Work order: Could you continue the passage on urban Storeria dekayi research, picking up right after its final sentence?

Excerpt to read:
########################################
Figure 1. A graphic representation of the maxent model for S. dekayi throughout its distribution except for Central America. Warmer colors show areas with better predicted conditions.

Morphometric Analyses of Urban Storeria dekayi Populations

I am collecting morphological data of Storeria dekayi from multiple sites with different levels of urbanization across New Jersey, and from the herpetology collection at the American Museum of Natural History (AMNH). Using a linear morphometric approach, preliminary results of my data from the two study sites suggest that S. dekayi display distinct sexual dimorphism. Males have lower ventral scale counts, higher subcaudal scale counts, and longer tails. There is also evidence of sexual dimorphism in terms of head shape, because males and females show differentiated internostril distances and interocular distances. Individuals also display inter-site morphological differentiation in terms of head heights (Figure 2).

Figure 2. Individuals from two sites in central New Jersey show differentiated head height. ANCOVA (SVL × Sex) F = 4.631, P = 0.041.

Using a geometric morphometric approach, I analyzed inter-population variation of four urban and suburban S. dekayi populations (three from my study sites and one from Van Cortlandt Park, New York City preserved in AMNH) with 13 landmarks of the dorsal view of the head (Figure 3). Preliminary results show that it is possible to discriminate the four populations by their head shapes (Figure 4).

Figure 3. 13 landmarks on the dorsal view of the head of S. dekayi used for the geometric morphometrics study.
Figure 4. Canonical variates analysis (CVA) plot using CV1 and CV2. CV1 and CV1 account for 88.5% of the inter-population variation of head shape among four populations. Ellipses are 90% confidence ellipses.

Population Ecology of Urban Storeria dekayi

I am trying to apply the Huggins closed captures form of the robust design model to estimate urban Storeria dekayi population size using capture-mark-recapture data. I identify recaptured individuals based on their unique head markings (Figure 5). Initial results suggest that S. dekayi is an urban adaptor that can sustain exceptionally high population densities in urban environments. For example, an estimate from a green space at my Newark study site gives a rough total population size of 22 ± 8 individuals, and a density of one individual every 17 m2 of space.
########################################
Data supplied:
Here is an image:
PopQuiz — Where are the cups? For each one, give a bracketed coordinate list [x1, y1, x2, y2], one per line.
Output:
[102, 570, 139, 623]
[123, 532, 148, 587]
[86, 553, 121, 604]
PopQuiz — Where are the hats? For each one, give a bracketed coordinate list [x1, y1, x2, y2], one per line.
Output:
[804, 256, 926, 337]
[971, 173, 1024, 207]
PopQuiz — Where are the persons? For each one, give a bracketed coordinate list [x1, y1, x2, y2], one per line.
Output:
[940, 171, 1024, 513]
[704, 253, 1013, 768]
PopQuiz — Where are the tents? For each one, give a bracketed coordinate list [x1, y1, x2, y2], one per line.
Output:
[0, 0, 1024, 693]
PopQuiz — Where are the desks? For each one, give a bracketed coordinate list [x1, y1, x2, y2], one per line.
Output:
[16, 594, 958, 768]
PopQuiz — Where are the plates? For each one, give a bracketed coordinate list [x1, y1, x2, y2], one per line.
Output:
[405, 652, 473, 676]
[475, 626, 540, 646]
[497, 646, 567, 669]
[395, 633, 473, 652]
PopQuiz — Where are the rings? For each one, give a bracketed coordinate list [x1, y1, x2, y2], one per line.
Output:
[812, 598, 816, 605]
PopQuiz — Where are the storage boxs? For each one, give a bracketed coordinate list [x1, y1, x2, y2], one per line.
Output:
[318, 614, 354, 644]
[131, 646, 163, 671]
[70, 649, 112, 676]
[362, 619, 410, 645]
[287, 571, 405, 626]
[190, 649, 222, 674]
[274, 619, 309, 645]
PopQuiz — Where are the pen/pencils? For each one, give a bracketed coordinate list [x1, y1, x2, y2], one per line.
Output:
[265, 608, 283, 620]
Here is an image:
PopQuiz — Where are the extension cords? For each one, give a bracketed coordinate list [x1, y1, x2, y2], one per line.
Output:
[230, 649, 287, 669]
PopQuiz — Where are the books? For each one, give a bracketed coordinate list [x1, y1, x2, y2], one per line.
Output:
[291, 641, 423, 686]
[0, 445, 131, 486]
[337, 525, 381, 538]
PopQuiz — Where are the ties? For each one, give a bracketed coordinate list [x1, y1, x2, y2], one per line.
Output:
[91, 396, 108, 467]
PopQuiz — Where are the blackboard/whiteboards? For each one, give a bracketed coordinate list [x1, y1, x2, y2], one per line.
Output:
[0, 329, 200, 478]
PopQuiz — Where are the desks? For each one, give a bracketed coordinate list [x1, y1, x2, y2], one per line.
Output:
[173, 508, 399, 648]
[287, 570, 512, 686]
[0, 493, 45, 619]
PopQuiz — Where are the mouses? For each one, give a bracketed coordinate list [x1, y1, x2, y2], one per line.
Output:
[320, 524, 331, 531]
########################################
Task output:
Figure 5. A simplified diagram of the urban S. dekayi population estimation process.

Feeding Ecology of Urban Storeria dekayi

Although Storeria dekayi is known to be a diet specialist that primarily feeds on land gastropods and earthworms, feeding ecology of this common snake species have rarely been documented besides several simple observational and stomach content examination attempts. I am applying the quadrat sampling method to survey the snake's potential prey community at my study sites (Figure 6; Figure 7). I also plan to do a series of diet preference tests to investigate if S. dekayi would prefer certain prey species over the others, and if S. dekayi from populations of different urbanization levels display differential prey preference patterns. Preliminary data gathered from quadrat samplings and regurgitated food (consumed preys that are occasionally thrown up by snakes upon capture) from one of my study sites (Perth Amboy) suggest that S. dekayi might display selective predation on different earthworm species.

Figure 6. A PVC quadrat used to sample earthworms.
Figure 7. Some earthworm specimens obtained from one sampling attempt at Highwood Hills Park, Leonia.